_Input_:
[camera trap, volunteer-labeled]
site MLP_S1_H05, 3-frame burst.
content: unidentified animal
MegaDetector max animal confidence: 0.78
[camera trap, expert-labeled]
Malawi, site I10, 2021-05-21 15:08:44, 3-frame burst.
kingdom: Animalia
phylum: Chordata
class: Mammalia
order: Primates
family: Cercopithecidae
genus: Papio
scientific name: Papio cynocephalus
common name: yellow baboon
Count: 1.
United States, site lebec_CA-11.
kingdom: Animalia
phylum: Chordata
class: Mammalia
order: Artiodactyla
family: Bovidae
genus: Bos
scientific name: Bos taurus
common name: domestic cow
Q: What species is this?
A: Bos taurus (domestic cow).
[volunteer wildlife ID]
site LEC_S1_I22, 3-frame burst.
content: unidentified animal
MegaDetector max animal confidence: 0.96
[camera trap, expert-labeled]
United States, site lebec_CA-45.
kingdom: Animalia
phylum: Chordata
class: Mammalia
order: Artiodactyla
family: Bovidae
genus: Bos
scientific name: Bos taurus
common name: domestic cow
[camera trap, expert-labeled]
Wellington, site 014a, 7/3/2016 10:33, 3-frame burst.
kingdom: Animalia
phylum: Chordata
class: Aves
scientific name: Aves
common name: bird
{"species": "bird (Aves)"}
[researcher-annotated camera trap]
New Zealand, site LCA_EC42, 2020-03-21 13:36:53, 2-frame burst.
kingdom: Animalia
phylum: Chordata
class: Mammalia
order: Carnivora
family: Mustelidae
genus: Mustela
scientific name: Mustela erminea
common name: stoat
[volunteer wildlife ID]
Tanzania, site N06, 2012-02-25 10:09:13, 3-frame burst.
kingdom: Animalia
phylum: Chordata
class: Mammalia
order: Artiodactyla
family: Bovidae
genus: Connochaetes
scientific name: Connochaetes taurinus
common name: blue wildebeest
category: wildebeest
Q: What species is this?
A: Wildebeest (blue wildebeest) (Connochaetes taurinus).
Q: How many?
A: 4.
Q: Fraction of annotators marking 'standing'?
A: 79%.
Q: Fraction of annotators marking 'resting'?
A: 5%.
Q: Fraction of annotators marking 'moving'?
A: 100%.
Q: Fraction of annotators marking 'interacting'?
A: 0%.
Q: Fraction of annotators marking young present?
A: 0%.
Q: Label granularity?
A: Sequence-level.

_Exercise prompt_: Please copy the material exactly, line for line.

_Task output_:
[camera trap, volunteer-labeled]
site MLP_S1_H05, 3-frame burst.
content: unidentified animal
MegaDetector max animal confidence: 0.78
[camera trap, expert-labeled]
Malawi, site I10, 2021-05-21 15:08:44, 3-frame burst.
kingdom: Animalia
phylum: Chordata
class: Mammalia
order: Primates
family: Cercopithecidae
genus: Papio
scientific name: Papio cynocephalus
common name: yellow baboon
Count: 1.
United States, site lebec_CA-11.
kingdom: Animalia
phylum: Chordata
class: Mammalia
order: Artiodactyla
family: Bovidae
genus: Bos
scientific name: Bos taurus
common name: domestic cow
Q: What species is this?
A: Bos taurus (domestic cow).
[volunteer wildlife ID]
site LEC_S1_I22, 3-frame burst.
content: unidentified animal
MegaDetector max animal confidence: 0.96
[camera trap, expert-labeled]
United States, site lebec_CA-45.
kingdom: Animalia
phylum: Chordata
class: Mammalia
order: Artiodactyla
family: Bovidae
genus: Bos
scientific name: Bos taurus
common name: domestic cow
[camera trap, expert-labeled]
Wellington, site 014a, 7/3/2016 10:33, 3-frame burst.
kingdom: Animalia
phylum: Chordata
class: Aves
scientific name: Aves
common name: bird
{"species": "bird (Aves)"}
[researcher-annotated camera trap]
New Zealand, site LCA_EC42, 2020-03-21 13:36:53, 2-frame burst.
kingdom: Animalia
phylum: Chordata
class: Mammalia
order: Carnivora
family: Mustelidae
genus: Mustela
scientific name: Mustela erminea
common name: stoat
[volunteer wildlife ID]
Tanzania, site N06, 2012-02-25 10:09:13, 3-frame burst.
kingdom: Animalia
phylum: Chordata
class: Mammalia
order: Artiodactyla
family: Bovidae
genus: Connochaetes
scientific name: Connochaetes taurinus
common name: blue wildebeest
category: wildebeest
Q: What species is this?
A: Wildebeest (blue wildebeest) (Connochaetes taurinus).
Q: How many?
A: 4.
Q: Fraction of annotators marking 'standing'?
A: 79%.
Q: Fraction of annotators marking 'resting'?
A: 5%.
Q: Fraction of annotators marking 'moving'?
A: 100%.
Q: Fraction of annotators marking 'interacting'?
A: 0%.
Q: Fraction of annotators marking young present?
A: 0%.
Q: Label granularity?
A: Sequence-level.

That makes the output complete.